SVM is a model-free method that provides efficient solutions to classification problems without any assumption regarding the distribution and interdependency of the data. In epidemiologic studies and population health surveys, the SVM technique has the potential to perform better than traditional statistical methods like logistic regression, especially in situations that include multivariate risk factors with small effects (e.g., genome-wide association data and gene expression profiles), limited sample size, and a limited knowledge of underlying biological relationships among risk factors. This is particularly true in the case of common complex diseases where many risk factors, including gene-gene interactions and gene-environment interactions, have to be considered to reach sufficient discriminative power in prediction models [23]. Our work provides a promising proof of principle by demonstrating the predictive power of the SVM with just a small set of variables. This approach can be extended to include large data sets, including many other variables, such as genetic biomarkers, as data become available.

A major strength of this study is that we used the NHANES data set, which is a unique national weighted survey data that is representative of the U.S. population. Our results are comparable to those of other models tested in the same population. For example, Keikes et al. [24] developed a tool for detecting undiagnosed diabetes and pre-diabetes using logistic regression and a classification tree method to predict the risk of the diabetes in the U.S. population. Although direct comparisons are difficult because of the use of different NHANES data sets and different validation strategies, the discriminative powers in both studies seem to be equivalent. In our study, the AUC for the detection of diagnosed diabetes or undiagnosed diabetes was 83.47%, and it was 73.18% for pre-diabetes or undiagnosed diabetes in the validation test. In the study from Keikes et al., the AUC for undiagnosed diabetes were 82.19% (5-fold cross-validation) and 75.03% (training data set) for pre-diabetes or undiagnosed diabetes. Schwarz et al. [25] recently published a comprehensive review of existing tools for predicting the risk of type 2 diabetes or detecting undiagnosed diabetes. These tools were developed for different populations under different methodologies using different sets of variables. In general, the discriminative power of our SVM method is within the range of discriminative powers reported for the tools included in this review.

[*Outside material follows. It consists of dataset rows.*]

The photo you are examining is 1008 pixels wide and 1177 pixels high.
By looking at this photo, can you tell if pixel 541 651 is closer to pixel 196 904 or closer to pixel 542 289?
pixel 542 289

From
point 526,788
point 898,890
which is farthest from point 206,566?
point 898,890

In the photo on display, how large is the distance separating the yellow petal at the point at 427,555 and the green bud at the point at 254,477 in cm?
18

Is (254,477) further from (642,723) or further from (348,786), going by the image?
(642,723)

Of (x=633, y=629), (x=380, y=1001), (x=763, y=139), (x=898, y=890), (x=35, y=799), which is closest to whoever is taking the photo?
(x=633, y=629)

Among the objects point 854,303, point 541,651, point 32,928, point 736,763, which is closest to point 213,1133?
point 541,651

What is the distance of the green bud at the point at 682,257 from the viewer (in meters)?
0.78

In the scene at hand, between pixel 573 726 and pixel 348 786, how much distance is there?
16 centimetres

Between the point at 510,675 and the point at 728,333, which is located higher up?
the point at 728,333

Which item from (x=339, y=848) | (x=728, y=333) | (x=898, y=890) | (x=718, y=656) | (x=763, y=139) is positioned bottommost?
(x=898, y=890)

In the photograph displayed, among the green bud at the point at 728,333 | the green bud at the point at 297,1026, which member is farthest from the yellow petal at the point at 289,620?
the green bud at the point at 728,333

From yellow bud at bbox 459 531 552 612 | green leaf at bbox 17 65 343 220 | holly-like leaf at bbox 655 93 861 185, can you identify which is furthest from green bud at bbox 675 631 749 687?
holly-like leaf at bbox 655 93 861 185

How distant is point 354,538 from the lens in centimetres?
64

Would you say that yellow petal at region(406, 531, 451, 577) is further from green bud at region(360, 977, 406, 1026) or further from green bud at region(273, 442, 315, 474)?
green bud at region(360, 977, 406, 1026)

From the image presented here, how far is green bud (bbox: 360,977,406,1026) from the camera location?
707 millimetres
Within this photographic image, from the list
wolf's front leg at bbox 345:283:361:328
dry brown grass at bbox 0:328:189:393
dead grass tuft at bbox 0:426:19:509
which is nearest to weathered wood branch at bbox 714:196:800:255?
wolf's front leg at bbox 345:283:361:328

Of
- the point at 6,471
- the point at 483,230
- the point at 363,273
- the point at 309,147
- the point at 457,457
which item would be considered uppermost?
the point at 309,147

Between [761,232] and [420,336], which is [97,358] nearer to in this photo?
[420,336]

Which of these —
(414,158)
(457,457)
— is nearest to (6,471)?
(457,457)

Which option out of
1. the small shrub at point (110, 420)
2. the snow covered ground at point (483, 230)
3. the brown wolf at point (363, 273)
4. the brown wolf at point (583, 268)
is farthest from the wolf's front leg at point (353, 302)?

We cannot be certain that the models we developed by using the particular NHANES data set described here are applicable to other populations. Our SVM approach, however, is easily extended to other populations to generate their own classification systems. Likewise, a similar approach could be used to develop SVM models for other complex diseases using a different set of relevant variables.

A critical step for determining the usefulness of a screening test is to establish optimal cutoff values that yield optimal sensitivity and specificity values, which are particularly important for cost-effectiveness analysis [26]. Our web-based application, Diabetes Classifier, displays the trade-offs in sensitivity and specificity of the classification method as the cutoff value is changed. This feature is particularly relevant to clinical and public health programs, which can configure cutoff scores according to the objectives of the program and other considerations including cost-effectiveness. Diabetes Classifier allows data to be fed automatically (via data batch file uploading) for classification and provides an interface capable of sharing information with other sectors of a health care system. Web-based tools such as Diabetes Classifier can also serve as self-assessment tools for use by the general public.

Support vector machine modeling is a promising classification approach for detecting a complex disease like diabetes using common, simple variables. Validation indicated that the discriminative powers of our two SVM models are comparable to those of commonly used multivariable logistic regression methods. Our Diabetes Classifier tool, a web-based tool developed for demonstration purposes only, illustrates a potential use of the SVM technique: the identification of people with undetected common diseases such as diabetes and pre-diabetes. This approach needs to tested and validated in other studies.